# Anyone used Hi-Yield or Compare N Save Glyphosate?



## Green (Dec 24, 2017)

Anyone used either of these Glyphosate brands? How well did they work?

Also, if there is a different brand that is widely available in 32-oz that you like, please suggest it.


----------



## Ware (Jan 28, 2017)

Any of the 41% concentrates should do the trick. The Compare-N-Save looks like it's the cheapest 32oz option on Amazon.


----------



## gm560 (Feb 22, 2018)

Green said:


> Anyone used either of these Glyphosate brands? How well did they work?
> 
> Also, if there is a different brand that is widely available in 32-oz that you like, please suggest it.


Yup. I used compare-n-save. It killed the heck out of green things just like name brand. I have also used HDX brand, which I think they have stopped making and now carry compare-n-save at HD. I think gly is pretty ubiquitous, but one good thing about compare-n-save is it comes premixed with NIS already in them, so no need to futz with that.


----------



## Green (Dec 24, 2017)

gm560 said:


> I have also used HDX brand, which I think they have stopped making and now carry compare-n-save at HD. I think gly is pretty ubiquitous, but one good thing about compare-n-save is it comes premixed with NIS already in them, so no need to futz with that.


Yeah, that's what I had/have, but it's going to be finishing up with this next project.

My HD no longer stocks gly, but I can order it and have it shipped to the store to pickup.

@Ware, I agree. I've only used the HDX, and before that, the Roundup with diquat, though.

I think I'll go with the C-n-S brand since it's a known quantity. If I can find the label for the Hi Yield that can be ordered through Ace to verify it's just 41% with no additives, I might get that instead.

Anyone else, feel free to add to the discussion in the meantime.


----------

* [What you will do]:
(A) From the glyphosate thread, extract the passage starting with "Yeah, that's what" and going on through "get that instead.".
(B) Answer these questions from the glyphosate thread:
(i) Which 32oz option does Ware say looks like the cheapest on Amazon?
(ii) According to gm560, what does Compare-N-Save come premixed with?
(iii) Through which store can the Hi Yield be ordered?
(C) Decide whether each statement agrees with the glyphosate thread:
(i) Green's HD still stocks glyphosate.
(ii) Before the HDX, Green used the Roundup with diquat.
(iii) Ware says only the Compare-N-Save concentrate will work.
The lines after the glyphosate thread come from a different source.

* [Extracted information]:
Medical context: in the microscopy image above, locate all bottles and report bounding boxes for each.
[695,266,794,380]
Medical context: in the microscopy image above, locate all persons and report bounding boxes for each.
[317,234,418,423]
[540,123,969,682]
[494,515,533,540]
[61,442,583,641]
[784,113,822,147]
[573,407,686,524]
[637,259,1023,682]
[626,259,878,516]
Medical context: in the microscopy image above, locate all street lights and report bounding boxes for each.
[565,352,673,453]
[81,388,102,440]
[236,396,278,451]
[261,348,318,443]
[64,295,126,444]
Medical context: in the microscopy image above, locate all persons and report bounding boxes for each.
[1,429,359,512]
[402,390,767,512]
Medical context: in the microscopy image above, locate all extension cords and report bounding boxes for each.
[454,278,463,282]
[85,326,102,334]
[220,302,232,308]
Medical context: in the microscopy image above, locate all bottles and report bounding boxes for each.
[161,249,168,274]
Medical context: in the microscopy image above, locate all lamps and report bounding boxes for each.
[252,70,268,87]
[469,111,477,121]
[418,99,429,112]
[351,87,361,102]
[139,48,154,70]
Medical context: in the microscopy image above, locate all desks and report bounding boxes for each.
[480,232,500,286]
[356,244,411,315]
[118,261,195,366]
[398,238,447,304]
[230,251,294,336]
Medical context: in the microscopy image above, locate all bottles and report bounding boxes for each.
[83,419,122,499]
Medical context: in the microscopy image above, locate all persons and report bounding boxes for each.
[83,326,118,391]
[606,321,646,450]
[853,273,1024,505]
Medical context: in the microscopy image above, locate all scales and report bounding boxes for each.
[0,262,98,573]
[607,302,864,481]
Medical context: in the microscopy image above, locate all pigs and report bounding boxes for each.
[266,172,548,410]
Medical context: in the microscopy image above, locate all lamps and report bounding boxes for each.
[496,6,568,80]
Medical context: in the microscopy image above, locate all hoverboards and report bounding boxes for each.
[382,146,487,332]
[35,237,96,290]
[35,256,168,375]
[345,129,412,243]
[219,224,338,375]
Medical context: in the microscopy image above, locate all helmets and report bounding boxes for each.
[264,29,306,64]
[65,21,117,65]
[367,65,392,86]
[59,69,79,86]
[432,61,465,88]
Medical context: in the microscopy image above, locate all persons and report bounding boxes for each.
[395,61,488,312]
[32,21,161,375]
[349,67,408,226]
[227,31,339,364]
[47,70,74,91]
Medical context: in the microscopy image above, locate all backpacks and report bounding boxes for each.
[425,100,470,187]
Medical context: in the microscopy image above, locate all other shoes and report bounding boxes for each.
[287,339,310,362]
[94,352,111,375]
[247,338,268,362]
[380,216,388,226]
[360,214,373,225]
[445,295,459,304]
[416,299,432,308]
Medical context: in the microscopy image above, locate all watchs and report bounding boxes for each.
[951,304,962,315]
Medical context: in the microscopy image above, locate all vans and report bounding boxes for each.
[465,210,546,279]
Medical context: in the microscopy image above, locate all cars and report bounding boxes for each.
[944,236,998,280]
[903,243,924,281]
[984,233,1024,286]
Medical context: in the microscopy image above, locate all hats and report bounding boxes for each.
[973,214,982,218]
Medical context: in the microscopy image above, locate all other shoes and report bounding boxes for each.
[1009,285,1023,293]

* [Results for the exercise]:
(A)
Yeah, that's what I had/have, but it's going to be finishing up with this next project.

My HD no longer stocks gly, but I can order it and have it shipped to the store to pickup.

@Ware, I agree. I've only used the HDX, and before that, the Roundup with diquat, though.

I think I'll go with the C-n-S brand since it's a known quantity. If I can find the label for the Hi Yield that can be ordered through Ace to verify it's just 41% with no additives, I might get that instead.

(B)
(i) The Compare-N-Save.
(ii) NIS.
(iii) Ace.

(C)
(i) No: "My HD no longer stocks gly, but I can order it and have it shipped to the store to pickup."
(ii) Yes: "I've only used the HDX, and before that, the Roundup with diquat, though."
(iii) No: "Any of the 41% concentrates should do the trick."